Doc Severinsen moved to San Miguel de Allende, Mexico, in 2007 to retire. Then he had dinner at an Italian restaurant, where violinist Pedro Cartas and guitarist Gil Gutierrez were playing.

“I dropped my fork and my spoon and everything else,” Severinsen said, from the site of a second home he’s building just outside San Miguel de Allende. “I couldn’t believe what these guys were doing.”

Thus began a chain of events leading to a concert set for Friday at Milwaukee’s Pabst Theater. Trumpeter Severinsen, Cartas, Gutierrez, percussionist Miguel Favero and bassist Gilberto Gonzalez will play a benefit for the Wisconsin Conservatory of Music’s new Jazz Institute.

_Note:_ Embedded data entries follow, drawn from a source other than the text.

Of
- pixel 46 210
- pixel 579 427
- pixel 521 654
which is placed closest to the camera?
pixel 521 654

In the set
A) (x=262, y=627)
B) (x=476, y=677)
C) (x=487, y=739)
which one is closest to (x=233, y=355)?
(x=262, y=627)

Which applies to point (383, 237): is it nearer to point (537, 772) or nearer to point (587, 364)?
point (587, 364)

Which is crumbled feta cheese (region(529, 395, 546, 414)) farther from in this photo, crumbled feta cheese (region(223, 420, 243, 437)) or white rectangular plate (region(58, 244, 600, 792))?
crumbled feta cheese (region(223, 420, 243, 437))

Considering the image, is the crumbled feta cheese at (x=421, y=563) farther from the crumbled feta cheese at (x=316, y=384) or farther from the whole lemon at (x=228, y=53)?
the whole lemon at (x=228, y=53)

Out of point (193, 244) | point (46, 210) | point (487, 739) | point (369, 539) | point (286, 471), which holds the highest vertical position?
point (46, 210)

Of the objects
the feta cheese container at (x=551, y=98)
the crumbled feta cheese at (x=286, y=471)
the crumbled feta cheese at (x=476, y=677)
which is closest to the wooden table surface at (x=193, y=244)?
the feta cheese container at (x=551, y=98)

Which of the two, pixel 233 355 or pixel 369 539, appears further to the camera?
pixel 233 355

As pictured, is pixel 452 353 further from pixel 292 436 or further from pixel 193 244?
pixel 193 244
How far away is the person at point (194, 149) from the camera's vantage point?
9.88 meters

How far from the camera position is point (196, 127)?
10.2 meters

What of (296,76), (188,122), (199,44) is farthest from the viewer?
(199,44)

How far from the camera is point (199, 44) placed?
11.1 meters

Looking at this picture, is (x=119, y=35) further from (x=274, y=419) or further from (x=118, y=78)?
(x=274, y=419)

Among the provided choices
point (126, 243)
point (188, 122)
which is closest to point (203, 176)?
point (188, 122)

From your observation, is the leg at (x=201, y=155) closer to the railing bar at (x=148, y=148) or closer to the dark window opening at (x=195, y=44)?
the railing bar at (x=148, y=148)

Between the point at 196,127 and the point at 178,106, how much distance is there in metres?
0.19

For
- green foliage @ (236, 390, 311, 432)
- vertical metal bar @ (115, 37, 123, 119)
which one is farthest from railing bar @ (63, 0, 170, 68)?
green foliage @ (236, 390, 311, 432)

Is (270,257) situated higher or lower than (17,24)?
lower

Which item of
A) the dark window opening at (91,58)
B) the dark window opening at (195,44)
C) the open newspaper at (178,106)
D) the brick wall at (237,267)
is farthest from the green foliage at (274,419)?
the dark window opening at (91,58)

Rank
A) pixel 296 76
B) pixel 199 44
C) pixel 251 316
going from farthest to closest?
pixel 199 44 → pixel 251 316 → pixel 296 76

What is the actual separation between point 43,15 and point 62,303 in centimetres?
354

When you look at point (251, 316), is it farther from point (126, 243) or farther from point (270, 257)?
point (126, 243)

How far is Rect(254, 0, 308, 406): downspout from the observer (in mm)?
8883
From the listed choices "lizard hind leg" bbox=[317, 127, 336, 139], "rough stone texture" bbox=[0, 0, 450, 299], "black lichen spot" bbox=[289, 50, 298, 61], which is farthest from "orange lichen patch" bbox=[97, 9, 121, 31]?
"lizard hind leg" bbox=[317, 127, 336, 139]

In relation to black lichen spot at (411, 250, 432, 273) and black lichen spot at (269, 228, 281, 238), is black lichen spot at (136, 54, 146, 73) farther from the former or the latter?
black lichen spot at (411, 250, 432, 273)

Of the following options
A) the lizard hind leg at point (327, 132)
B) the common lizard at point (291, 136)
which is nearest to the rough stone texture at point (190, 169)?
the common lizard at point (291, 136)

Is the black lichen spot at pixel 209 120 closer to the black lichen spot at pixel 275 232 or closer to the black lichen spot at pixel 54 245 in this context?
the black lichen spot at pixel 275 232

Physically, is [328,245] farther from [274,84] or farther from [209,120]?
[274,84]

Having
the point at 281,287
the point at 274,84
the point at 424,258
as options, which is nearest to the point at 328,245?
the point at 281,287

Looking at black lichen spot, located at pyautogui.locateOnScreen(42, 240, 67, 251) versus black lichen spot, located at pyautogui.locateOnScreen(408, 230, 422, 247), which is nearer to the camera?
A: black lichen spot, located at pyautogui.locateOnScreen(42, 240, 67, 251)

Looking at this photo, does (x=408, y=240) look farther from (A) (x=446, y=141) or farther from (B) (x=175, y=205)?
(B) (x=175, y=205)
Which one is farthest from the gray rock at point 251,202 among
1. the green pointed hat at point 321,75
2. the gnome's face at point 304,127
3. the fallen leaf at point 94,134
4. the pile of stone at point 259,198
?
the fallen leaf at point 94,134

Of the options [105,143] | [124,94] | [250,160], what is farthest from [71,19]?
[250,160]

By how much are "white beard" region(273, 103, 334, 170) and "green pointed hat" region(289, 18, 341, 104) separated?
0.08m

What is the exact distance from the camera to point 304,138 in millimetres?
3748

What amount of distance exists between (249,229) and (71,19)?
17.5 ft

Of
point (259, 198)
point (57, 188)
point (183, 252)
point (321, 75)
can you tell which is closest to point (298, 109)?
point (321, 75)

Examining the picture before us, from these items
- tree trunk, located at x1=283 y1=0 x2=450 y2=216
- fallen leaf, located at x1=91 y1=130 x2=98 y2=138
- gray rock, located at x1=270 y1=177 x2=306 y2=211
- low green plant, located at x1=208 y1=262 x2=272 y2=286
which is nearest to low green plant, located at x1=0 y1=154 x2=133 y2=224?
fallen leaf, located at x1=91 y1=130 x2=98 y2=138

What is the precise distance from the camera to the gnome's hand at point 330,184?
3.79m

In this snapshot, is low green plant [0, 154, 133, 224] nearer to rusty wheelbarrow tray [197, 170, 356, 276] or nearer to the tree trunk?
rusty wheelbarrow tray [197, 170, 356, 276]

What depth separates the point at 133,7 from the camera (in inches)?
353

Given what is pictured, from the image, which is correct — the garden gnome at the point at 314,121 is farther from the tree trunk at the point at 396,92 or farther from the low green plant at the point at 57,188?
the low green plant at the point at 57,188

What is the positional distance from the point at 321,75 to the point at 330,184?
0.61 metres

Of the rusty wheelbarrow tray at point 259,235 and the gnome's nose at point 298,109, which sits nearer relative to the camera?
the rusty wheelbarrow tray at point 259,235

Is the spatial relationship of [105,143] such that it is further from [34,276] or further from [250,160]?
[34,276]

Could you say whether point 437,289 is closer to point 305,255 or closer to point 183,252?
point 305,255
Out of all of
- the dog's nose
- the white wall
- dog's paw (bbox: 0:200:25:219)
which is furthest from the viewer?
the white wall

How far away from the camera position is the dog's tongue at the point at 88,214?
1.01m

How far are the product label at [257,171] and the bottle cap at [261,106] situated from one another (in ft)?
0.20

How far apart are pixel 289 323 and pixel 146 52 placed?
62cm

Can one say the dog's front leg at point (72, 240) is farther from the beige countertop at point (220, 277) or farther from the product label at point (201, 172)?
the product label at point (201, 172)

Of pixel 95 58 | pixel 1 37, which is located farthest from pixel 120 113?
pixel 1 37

They call the band El Ritmo de la Vida. They were here in September, as a featured act with the Milwaukee Symphony Pops. Severinsen, of course, was the MSO’s principal pops conductor from 1994 to 2007. By all accounts, that show went very well.

But the Pops show, with a full orchestra in tow, required arrangements and constricted the band somewhat. The Pabst concert will be closer to the group’s Italian restaurant show.

Yes, Doc – who will turn 82 on July 7, who became a household name after decades on the “The Tonight Show” – plays three or four nights a week in a restaurant in Mexico.

“I’m the only one who doesn’t get paid,” he said.

From the name (“The Rhythm of Life”) and the makeup of the band, you might think they specialize in Latin jazz. Actually, they’re eclectic. A lot of jazz standards are in their repertoire, and the influence of French gypsy guitarist Django Reinhardt and violinist Stephane Grappelli is apparent in the playing o Gutierrez and Cartas. You can hear a wonderful, and very Hot Club of France, treatment of “Sweet Georgia Brown” at the Ritmo Web site.